Mas a peça de David Eldridge, uma comédia romântica que, afinal, “não é assim tão ‘levezinha'”, mas profundamente ácida no modo como observa as relações amorosas entre adultos nos nossos tempos, abriu na imaginação de João Lourenço a hipótese de “explorar outras linhas de ação e situações”. “Procurei integrar no espetáculo cenas filmadas, misturando teatro e cinema, tal como o tinha feito há uns anos em Noite Viva de Conor McPherson.”

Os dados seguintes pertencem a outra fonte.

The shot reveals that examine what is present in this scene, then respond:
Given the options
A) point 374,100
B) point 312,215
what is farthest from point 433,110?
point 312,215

Seduzido pelas personagens de Laura e Daniel, o encenador acabou por lhes dar vida fora do apartamento e, ao lado do realizador Nuno Neves, fez nascer um projeto paralelo de cinema. Desse projeto, o espetáculo de teatro mostra apenas o prólogo, ou seja, a longa cena da festa, e uma pequena cena de amor, quase no final, que altera, já no palco, o “happy end” sugerido no texto original.
“Ainda não sei o que vai acontecer ao filme, mas logo após estrearmos o espetáculo retomámos as filmagens para o concluir”, esclarece João Lourenço. Garantidamente, a existência proporcionada a Laura e a Daniel no cinema, “teve uma repercussão profunda no modo como os atores passaram a desempenhar as personagens no teatro”.
Cleia Almeida e Pedro Laginha emprestam uma notável química ao par romântico de Começar. “É que o trabalho de filmagens deu-lhes outra dimensão sobre quem são as suas personagens, dando-lhes a conhecer a família, os amigos, os colegas de trabalho, mas também as experiências traumáticas e os momentos de felicidade que viveram”, salienta o encenador.
Assim, enquanto não sabemos tudo sobre Laura e Daniel numa tela de cinema ou num ecrã de televisão, é no palco do Teatro Aberto que podemos testemunhar como tudo começou.